Corona: veraltete Kreis-Statistiken

Vest. Wochenlang staunten die Bürger: In ganz Deutschland schnellte die 7-Tage-Inzidenz nach oben, nur im Kreis Recklinghausen nicht. Hier lag sie höchstens halb so hoch. Was machte der Kreis anders? Verhielten sich die Bürger ungewöhnlich diszipliniert? Die Erklärung ist ganz anders. Sie ist erschreckend.

Tatsächlich traf die Welle der Neuinfektionen auch den Kreis Recklinghausen mit großer Wucht. Nur in der Statistik wurde das einfach nicht erfasst.

„Es war und ist für uns im Moment im laufenden Betrieb einfach nicht zu schaffen, die neuen Fälle vollständig zu erfassen“, erklärt nun Dr.

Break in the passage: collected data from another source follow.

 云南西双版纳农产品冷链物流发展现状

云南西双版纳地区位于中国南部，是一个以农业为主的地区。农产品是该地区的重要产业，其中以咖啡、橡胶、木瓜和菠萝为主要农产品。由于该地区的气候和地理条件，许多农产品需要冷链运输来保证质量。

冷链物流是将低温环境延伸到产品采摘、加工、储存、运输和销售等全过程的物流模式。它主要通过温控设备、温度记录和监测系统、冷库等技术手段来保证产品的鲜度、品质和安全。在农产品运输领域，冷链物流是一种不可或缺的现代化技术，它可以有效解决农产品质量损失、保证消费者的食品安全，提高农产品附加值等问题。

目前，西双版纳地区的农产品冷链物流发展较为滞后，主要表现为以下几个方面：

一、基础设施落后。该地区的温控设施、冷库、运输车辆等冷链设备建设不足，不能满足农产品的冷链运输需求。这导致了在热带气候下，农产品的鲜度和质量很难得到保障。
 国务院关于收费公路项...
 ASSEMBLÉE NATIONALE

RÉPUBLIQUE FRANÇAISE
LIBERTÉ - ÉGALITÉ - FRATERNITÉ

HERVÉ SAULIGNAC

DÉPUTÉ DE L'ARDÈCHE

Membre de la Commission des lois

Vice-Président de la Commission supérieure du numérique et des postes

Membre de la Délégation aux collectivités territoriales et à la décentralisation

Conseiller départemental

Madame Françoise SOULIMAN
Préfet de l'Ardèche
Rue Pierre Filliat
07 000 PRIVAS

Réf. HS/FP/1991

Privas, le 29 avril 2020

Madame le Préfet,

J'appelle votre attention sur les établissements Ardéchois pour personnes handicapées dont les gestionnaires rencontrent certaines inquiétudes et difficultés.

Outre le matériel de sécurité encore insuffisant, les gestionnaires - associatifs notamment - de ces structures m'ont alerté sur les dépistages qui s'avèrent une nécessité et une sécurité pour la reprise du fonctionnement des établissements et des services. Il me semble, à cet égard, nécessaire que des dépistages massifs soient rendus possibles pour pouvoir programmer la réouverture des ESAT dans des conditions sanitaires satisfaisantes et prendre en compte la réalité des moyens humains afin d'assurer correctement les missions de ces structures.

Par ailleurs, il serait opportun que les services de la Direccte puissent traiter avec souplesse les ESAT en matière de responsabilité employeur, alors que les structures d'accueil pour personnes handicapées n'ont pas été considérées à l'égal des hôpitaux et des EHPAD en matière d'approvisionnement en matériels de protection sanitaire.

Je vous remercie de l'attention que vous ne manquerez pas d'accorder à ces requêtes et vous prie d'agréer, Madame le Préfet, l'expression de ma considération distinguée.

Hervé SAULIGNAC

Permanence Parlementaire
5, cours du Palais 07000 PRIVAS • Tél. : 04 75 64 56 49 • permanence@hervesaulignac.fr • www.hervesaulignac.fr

Richard Schröder, Fachbereichsleiter Gesundheit, Bildung und Erziehung beim Kreis Recklinghausen. Tatsächlich „haben wir aktuell Größenordnungen, die es in all den Monaten der Corona-Pandemie nie gegeben hat“.

Täglich erreichen mehr als 2.000 Meldungen von Laboren das Gesundheitsamt. Dazu kommen Meldungen von Positiven über das Formular auf der Internetseite des Kreises.

Die einlaufenden Daten werden von mehr als 150 Mitarbeiter des Kreises und 30 Soldaten der Bundeswehr erfasst und bearbeitet. Sie können nicht alle täglich abgearbeitet werden und summierten sich zwischenzeitlich zu einem Rückstau von 17.000 Meldungen (Stand 8. Februar). Diese Befundmeldungen entsprechen nicht der Zahl der positiven Fälle, weil auch Folgebefunde oder Nachweise über eine Virusvariante zu einem bereits bekannten Fall dabei sind.

„Das Gesundheitsamt hat in den letzten Wochen alles versucht, diesen Rückstau zu verhindern bzw. abzuarbeiten. Es wurden Umstrukturierungen vorgenommen, weiteres Personal aus der Verwaltung eingesetzt. An einem Wochenende waren mehr als 50 Mitarbeiter sowie Bundeswehrkräfte im Einsatz, die die Meldungen sichteten und ins System eingaben", erklärt Schröder.

Zusätzlich muss die Verwaltung die PCR-positive Fälle über ein anderes Erfassungstool an das Landeszentrum für Gesundheit NRW (LZG) zu melden. Aus diesen Meldungen ergibt sich die Wocheninzidenz, die täglich auf der Internetseite des LZG und des Robert-Koch-Instituts (RKI) veröffentlicht wird.

Weil es sich dabei um zwei unterschiedliche Datenbanken handelt, wichen die Zahlen bislang stark voneinander ab, erklärt der Kreis. „Durch die extrem hohen Fallzahlen kann die Geschwindigkeit, in der die beiden Systeme mit Daten gefüllt werden, phasenweise sehr variieren."

Der Fokus der Bearbeitung liege beim Ausbruchsgeschehen in Alten- und Pflegeheime, Krankenhäusern sowie Schulen und Kitas. Schröder: „Aufgabe des Gesundheitsamtes ist es, diejenigen bestmöglich zu schützen, die bei einer Infektion mit dem Virus das größte Risiko für schwere bis tödliche Krankheitsverläufe tragen. Das hat auch weiterhin höchste Priorität.“

Inzwischen verringert sich auch der Berg der Rückstände. Deshalb sieht die Kreisverwaltung ein neues Problem: Kommen die alten positiven Fälle zu den neuen positiven Fällen, dann wäre die Kreis-Inzidenz außerordentlich hoch. Aber gerecht. Denn die alte Delle wird nun durch einen neuen Berg kompensiert.